A year ago, Rob Howard was dealt the devastating blow that he had a terminal brain tumour.
He spent his 33rd birthday in Royal Preston Hospital, recovering from an operation which removed 60 per cent of his tumour.
Now, a year on, Rob was able to enjoy his birthday whilst on holiday to Wales and is starting to feel a little more positive, looking ahead to new treatments.
The 34-year-old from Leyland, who was diagnosed with Glioblastoma Multiforme Stage 4 last September after suffering from severe headaches, has been coming to terms with his terminal prognosis, but is determined to make every second count.
Chemotherapy at Rosemere Cancer Centre has shrunk the tumour slightly, and following extensive research, he has been put on a new set of drugs which is helping him feel more stable.
He says: “I set up a news app on my phone which sends me articles about anything related to brain tumours, cancer and treatments.
“I found out about new treatment at Harley Street clinic in London and I went down there to speak to a consultant. I have been put on a cocktail of four drugs which are meant to be more powerful.

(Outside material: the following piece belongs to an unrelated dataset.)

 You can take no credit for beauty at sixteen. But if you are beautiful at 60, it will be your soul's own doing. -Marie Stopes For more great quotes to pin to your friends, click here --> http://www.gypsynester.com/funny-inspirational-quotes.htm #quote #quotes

They won’t clear the tumour but it will give me a chance of a better life and it should extend it.
“Two of the drugs are used by diabetics and then I am taking two other drugs.
“I am taking a lot of tablets - 15 a day.
“I feel fine at the moment and have not had any side effects so far.
“I have been tired when I have undergone chemotherapy but I have finished that now. I just have to go back to the hospital every three months for scans. I have had three scans so far. One scan showed small shrinkage, and the two other scans have stayed the same. I am now having a break off chemotherapy until something grows or changes.
“There are treatments out there but everyone reacts differently. Someone might have cancer but they won’t have the same reaction. Not everyone remains in the same category.
“I am just taking one day at a time, taking these pills and having my scans.”
Rob is still fund-raising specialist therapy in Germany - or even Istanbul - in the hope he can reduce the tumour even more.
It is estimated this could cost between £50,000 and £100,000.
Rob adds: “At the moment, there is something in Germany but there is not enough tumour left to work on. So I am looking at other places.
“Everyone has been so generous with their fund-raising and that is what keeps me going. I know I have a lot of people behind me.”
To boost funds Rob and his wife Emma have organised a charity ball at Kilhey Court, in Standish, near Wigan, on Saturday October 27.
Tickets are £50 and can be bought by emailing Emma.email@example.com.
Emma says: “Rob is doing really well at the moment. He had positive feedback from the clinic in London - he’s just got to keep doing what he’s doing.
“But we are not being complacent. We are still fund-raising for alternative treatment either over here if we can find any, or last resort abroad.